Ilya Sutskever: An Observation on Generalization

Presenter: Ilya Sutskever
Host Institute: Simons Institute @ Berkeley
Host: Yejin Choi
This post distills a talk by Ilya Sutskever titled An Observation on Generalization, delivered at the Simons Institute. Ilya describes results from OpenAI circa 2016 that shaped his thinking about unsupervised learning.
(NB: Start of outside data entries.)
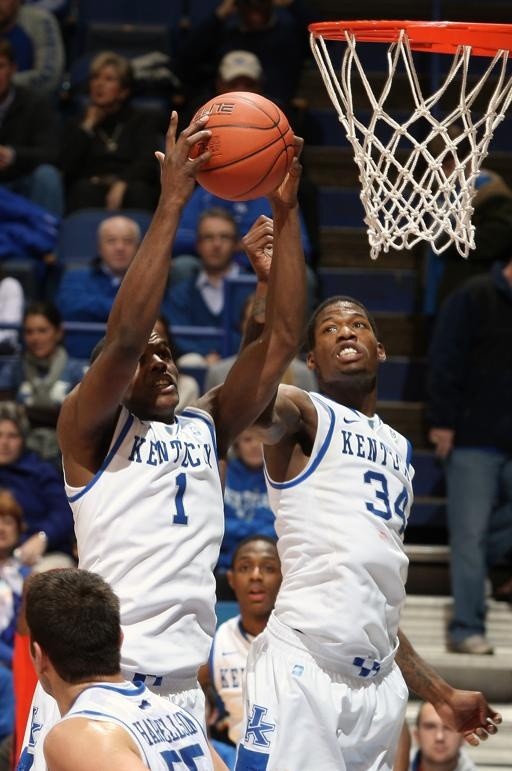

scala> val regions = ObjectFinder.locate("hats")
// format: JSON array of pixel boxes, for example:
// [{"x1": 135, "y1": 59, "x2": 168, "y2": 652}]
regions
[{"x1": 218, "y1": 49, "x2": 263, "y2": 82}]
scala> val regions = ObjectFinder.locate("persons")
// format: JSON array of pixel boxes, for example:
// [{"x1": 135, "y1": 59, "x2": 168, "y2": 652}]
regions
[
  {"x1": 24, "y1": 568, "x2": 227, "y2": 771},
  {"x1": 232, "y1": 215, "x2": 501, "y2": 771},
  {"x1": 15, "y1": 89, "x2": 308, "y2": 771},
  {"x1": 0, "y1": 0, "x2": 512, "y2": 655},
  {"x1": 198, "y1": 535, "x2": 411, "y2": 771},
  {"x1": 1, "y1": 490, "x2": 29, "y2": 771},
  {"x1": 411, "y1": 699, "x2": 480, "y2": 771}
]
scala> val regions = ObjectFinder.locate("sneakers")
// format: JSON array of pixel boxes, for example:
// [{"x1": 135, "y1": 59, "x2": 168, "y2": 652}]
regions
[{"x1": 447, "y1": 633, "x2": 494, "y2": 655}]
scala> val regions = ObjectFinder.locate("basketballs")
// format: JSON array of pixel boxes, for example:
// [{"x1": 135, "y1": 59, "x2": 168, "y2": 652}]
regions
[{"x1": 186, "y1": 90, "x2": 294, "y2": 201}]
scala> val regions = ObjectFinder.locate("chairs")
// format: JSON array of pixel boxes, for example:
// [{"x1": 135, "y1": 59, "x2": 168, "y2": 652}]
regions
[{"x1": 2, "y1": 0, "x2": 278, "y2": 375}]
The central claim: compression provides a mathematical foundation for unsupervised learning, analogous to the guarantees that PAC/statistical learning theory provides for supervised learning.
本文整理自 Ilya SutskeverSimons Institute 的演讲 An Observation on Generalization。Ilya 分享了他在 OpenAI 2016 年左右的一些思考,这些思考深刻影响了他对无监督学习的理解。核心论点:压缩为无监督学习提供了数学基础,类似于 PAC/统计学习理论为监督学习提供的保证。
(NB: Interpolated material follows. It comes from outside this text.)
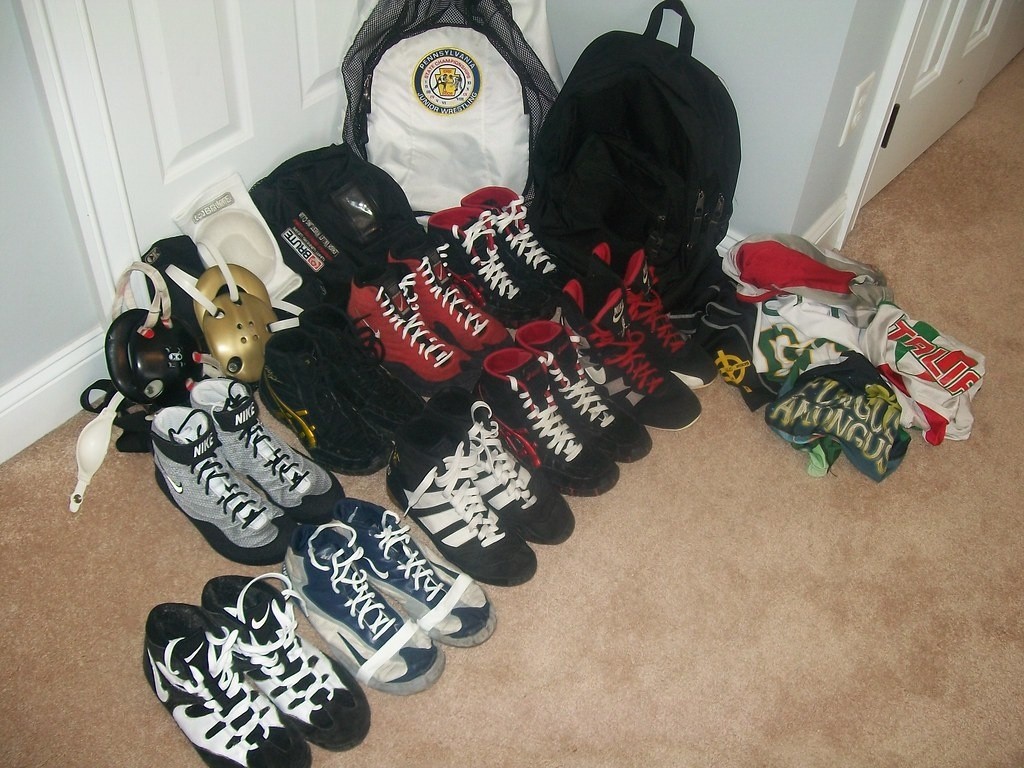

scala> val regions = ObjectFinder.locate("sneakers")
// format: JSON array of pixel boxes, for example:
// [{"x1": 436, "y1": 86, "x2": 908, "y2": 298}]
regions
[{"x1": 143, "y1": 186, "x2": 720, "y2": 768}]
Supervised vs. Unsupervised Learning

Why Supervised Learning Works

Supervised Learning
  • Low training error + more training data than "degrees of freedom" = low test error
$$\Pr_{S \sim D^{\lvert S \rvert}}\!\left[\text{Test}_D(f) - \text{Train}_S(f) \leq \sqrt{\frac{\log \lvert \mathcal{F} \rvert + \log 1/\delta}{\lvert S \rvert}} \;\; \forall f \!\in\! \mathcal{F}\right] > 1 - \delta$$
$$\begin{aligned}\Pr\!\left[\text{Test}_D(f) - \text{Train}_S(f) > t ,\; \exists\, f \!\in\! \mathcal{F}\right] &\leq \textstyle\sum_{f \in \mathcal{F}} \Pr\!\left[\text{Test}_D(f) - \text{Train}_S(f) > t\right] \\ &\leq \lvert \mathcal{F} \rvert \exp\!\left(-\lvert S \rvert\, t^2\right)\end{aligned}$$

The starting point is a question we rarely ask anymore: why should learning work at all? Why should data have regularity that machine learning models can capture?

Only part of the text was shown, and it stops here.